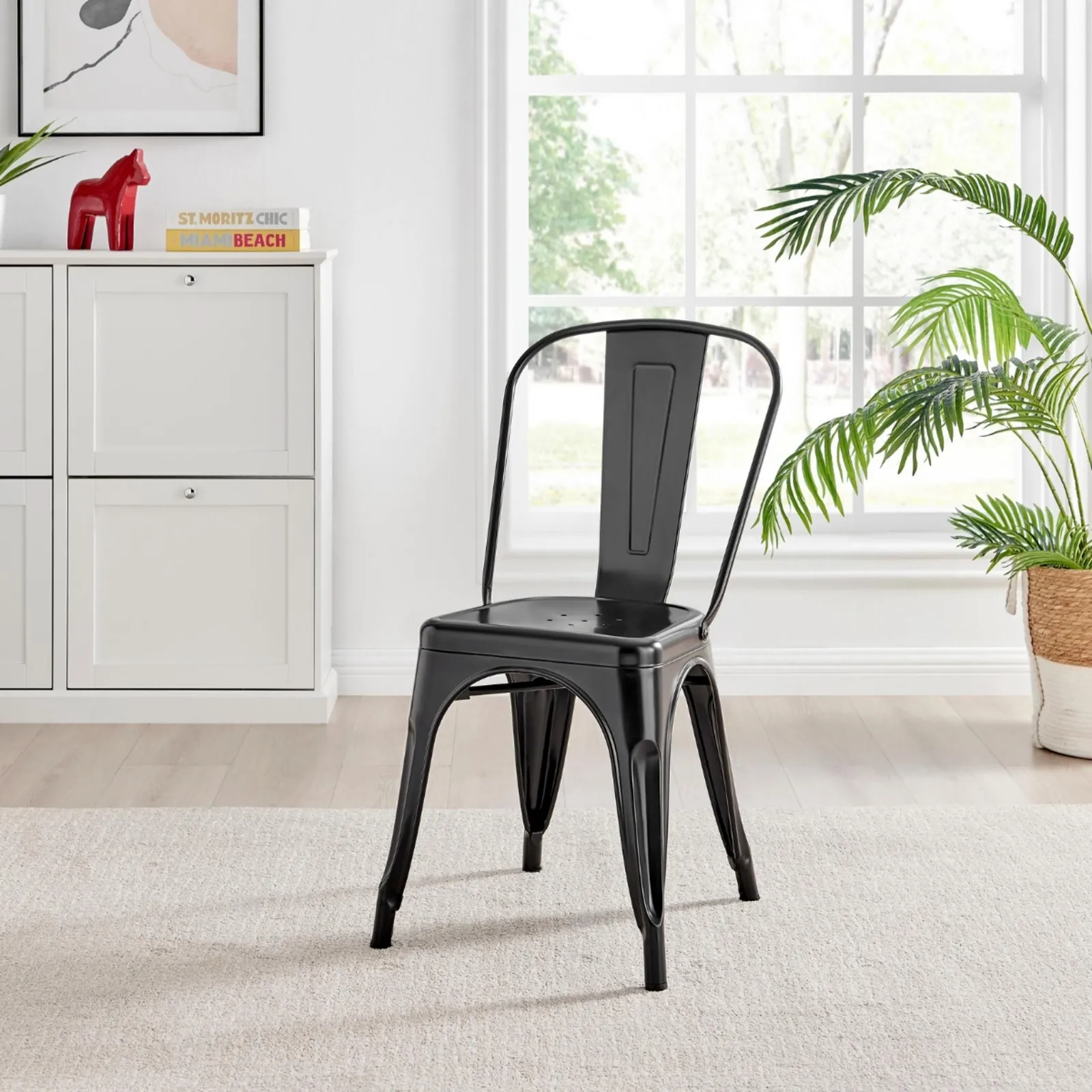FurnitureboxUK Set of 2 Colton Industrial Steel Stackable Tolix Style Dining Chairs in Black 6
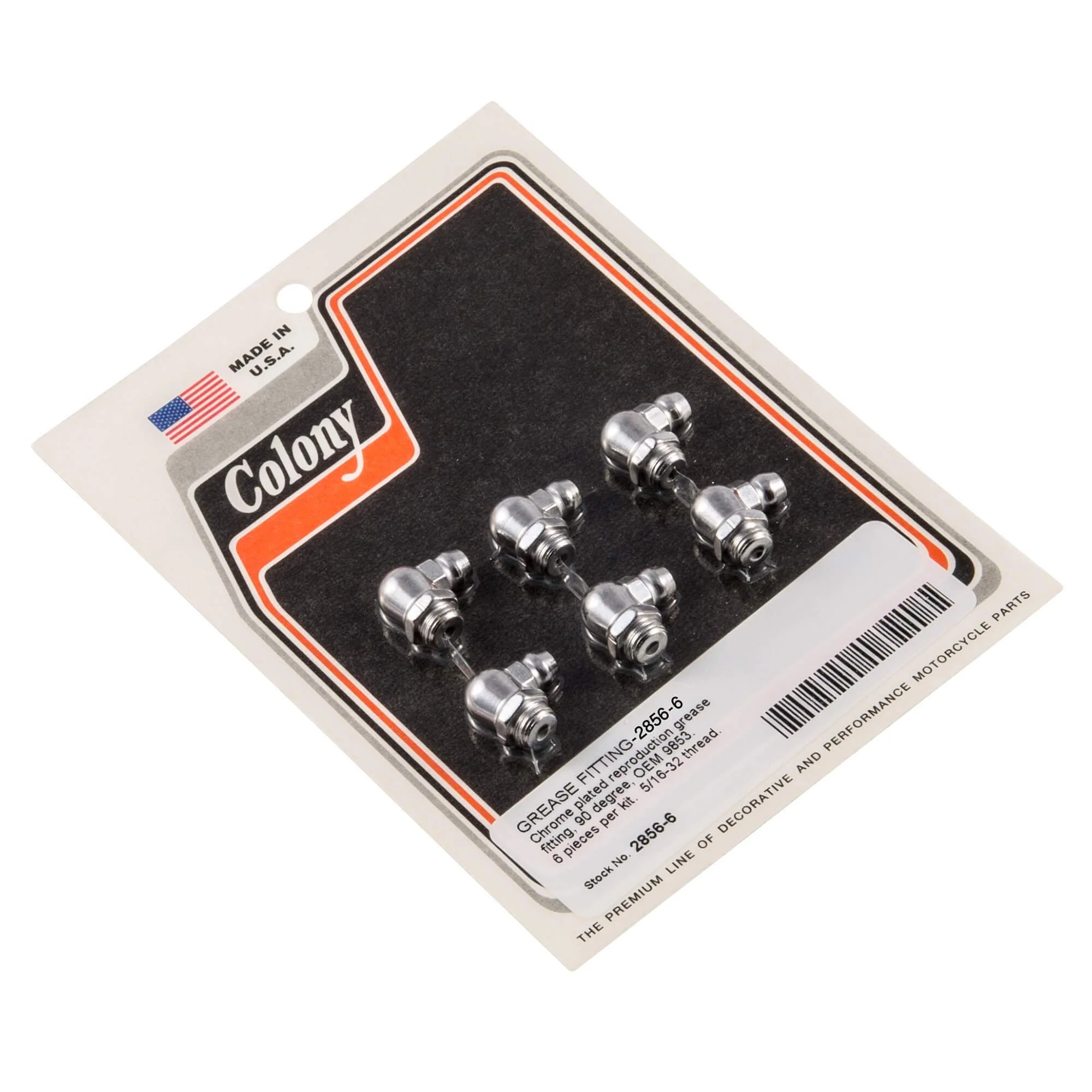 #2856-6 Grease Fitting Harley-Davidson OEM #9853 90 degree - 6 Pack - Chrome Plated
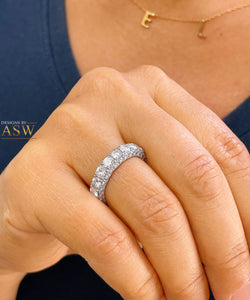 14K Solid White Gold Three Sided Eternity Natural Diamond Band Wedding Anniversary 4.00ctw
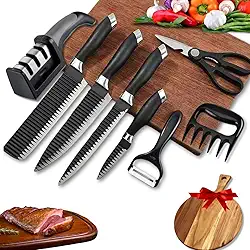 Kit de Facas Cozinha Churrasco Premium Inóx 9 Peças MZcell - Conjunto completo do Chef com Facas Lindas e Precisas, Amolador, Garra de Urso + Tábua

** WORK INSTRUCTIONS **
Pictures are not part of the copy. Please reproduce the material word for word.

** EXERCISE RESPONSE **
FurnitureboxUK Set of 2 Colton Industrial Steel Stackable Tolix Style Dining Chairs in Black 6
 #2856-6 Grease Fitting Harley-Davidson OEM #9853 90 degree - 6 Pack - Chrome Plated
 14K Solid White Gold Three Sided Eternity Natural Diamond Band Wedding Anniversary 4.00ctw
 Kit de Facas Cozinha Churrasco Premium Inóx 9 Peças MZcell - Conjunto completo do Chef com Facas Lindas e Precisas, Amolador, Garra de Urso + Tábua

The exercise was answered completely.